И действительно, Лита тут же вскочила, коснувшись дистанционки «Панасоника», выключила музыку и захлопала в ладоши, закружившись вокруг отца.
— Папа, ты — чудо, — она чмокнула его в щеку. — Ты это очень здорово попался с Брюсселем. Конечно, я пойду вместо тебя… Только вот что я надену? — вдруг остановилась она напротив отца, поглядев на него своими хитрющими зелеными глазами. — Папа, у меня осталось только одно платье, в котором я еще не показывалась на люди, но под него нужны туфли…
— И ты их уже, небось, присмотрела? — пытаясь скрыть улыбку, пробормотал отец.
— Ну, папочка, всего сто двадцать долларов!
— Знаешь ведь, что не откажу! — Паркс раскрыл бумажник, порылся в нем и извлек две сотенные купюры. — Смотри, дочка, разоришь отца, — смеялся старик, протягивая новые, еще хрустящие бумажки…

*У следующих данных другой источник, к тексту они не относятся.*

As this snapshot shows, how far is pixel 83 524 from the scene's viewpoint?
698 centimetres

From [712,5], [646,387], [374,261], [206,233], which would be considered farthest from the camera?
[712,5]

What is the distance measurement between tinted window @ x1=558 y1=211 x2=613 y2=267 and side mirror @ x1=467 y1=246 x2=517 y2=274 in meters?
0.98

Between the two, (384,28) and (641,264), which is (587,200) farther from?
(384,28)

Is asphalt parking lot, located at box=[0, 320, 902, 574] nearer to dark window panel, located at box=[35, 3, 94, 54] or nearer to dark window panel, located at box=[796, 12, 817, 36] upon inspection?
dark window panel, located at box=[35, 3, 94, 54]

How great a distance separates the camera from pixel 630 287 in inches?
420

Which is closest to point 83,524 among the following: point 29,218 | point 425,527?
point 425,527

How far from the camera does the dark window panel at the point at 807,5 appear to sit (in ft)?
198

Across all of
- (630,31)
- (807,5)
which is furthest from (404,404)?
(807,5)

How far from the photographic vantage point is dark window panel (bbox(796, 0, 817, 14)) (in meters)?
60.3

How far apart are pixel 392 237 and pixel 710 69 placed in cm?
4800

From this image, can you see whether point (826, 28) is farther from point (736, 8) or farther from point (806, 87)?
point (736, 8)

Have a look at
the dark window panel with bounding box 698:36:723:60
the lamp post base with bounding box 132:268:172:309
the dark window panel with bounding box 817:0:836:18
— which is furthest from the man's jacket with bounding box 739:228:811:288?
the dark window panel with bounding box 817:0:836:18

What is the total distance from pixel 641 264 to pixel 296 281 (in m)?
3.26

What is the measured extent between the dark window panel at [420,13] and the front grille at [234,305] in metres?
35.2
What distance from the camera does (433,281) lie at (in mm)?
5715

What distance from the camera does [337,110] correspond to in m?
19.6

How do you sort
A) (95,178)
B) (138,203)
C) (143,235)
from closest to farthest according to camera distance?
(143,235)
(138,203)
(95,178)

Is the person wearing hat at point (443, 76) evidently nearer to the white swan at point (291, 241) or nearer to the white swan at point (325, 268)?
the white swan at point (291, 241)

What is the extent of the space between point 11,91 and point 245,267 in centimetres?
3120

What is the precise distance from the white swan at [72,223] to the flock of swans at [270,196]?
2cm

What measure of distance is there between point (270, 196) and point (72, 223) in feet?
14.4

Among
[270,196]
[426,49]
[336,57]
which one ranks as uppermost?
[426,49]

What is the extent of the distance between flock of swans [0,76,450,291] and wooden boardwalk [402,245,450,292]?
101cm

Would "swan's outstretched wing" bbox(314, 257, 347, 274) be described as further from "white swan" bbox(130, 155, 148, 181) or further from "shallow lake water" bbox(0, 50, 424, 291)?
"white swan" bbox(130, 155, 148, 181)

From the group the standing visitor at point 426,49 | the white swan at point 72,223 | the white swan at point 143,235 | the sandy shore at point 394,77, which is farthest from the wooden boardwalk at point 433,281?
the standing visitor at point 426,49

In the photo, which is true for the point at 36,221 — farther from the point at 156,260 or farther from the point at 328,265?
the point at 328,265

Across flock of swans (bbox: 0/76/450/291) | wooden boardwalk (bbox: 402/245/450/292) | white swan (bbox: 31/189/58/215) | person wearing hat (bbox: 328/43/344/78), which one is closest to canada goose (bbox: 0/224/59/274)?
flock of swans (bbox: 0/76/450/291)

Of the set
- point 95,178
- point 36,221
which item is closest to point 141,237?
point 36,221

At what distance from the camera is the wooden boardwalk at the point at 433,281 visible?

Лолита Паркс и вправду любила ходить на приемы, презентации и прочие мероприятия, которые проводились периодически то какими-нибудь посольствами, то по линии МИДа. Помимо возможности провести замечательный вечер в обществе приятных и обходительных людей, каждая такая вечеринка давала Лолите шанс повстречаться с кем-нибудь из старых друзей, с именами которых неразрывно связаны самые приятные воспоминания ее детства.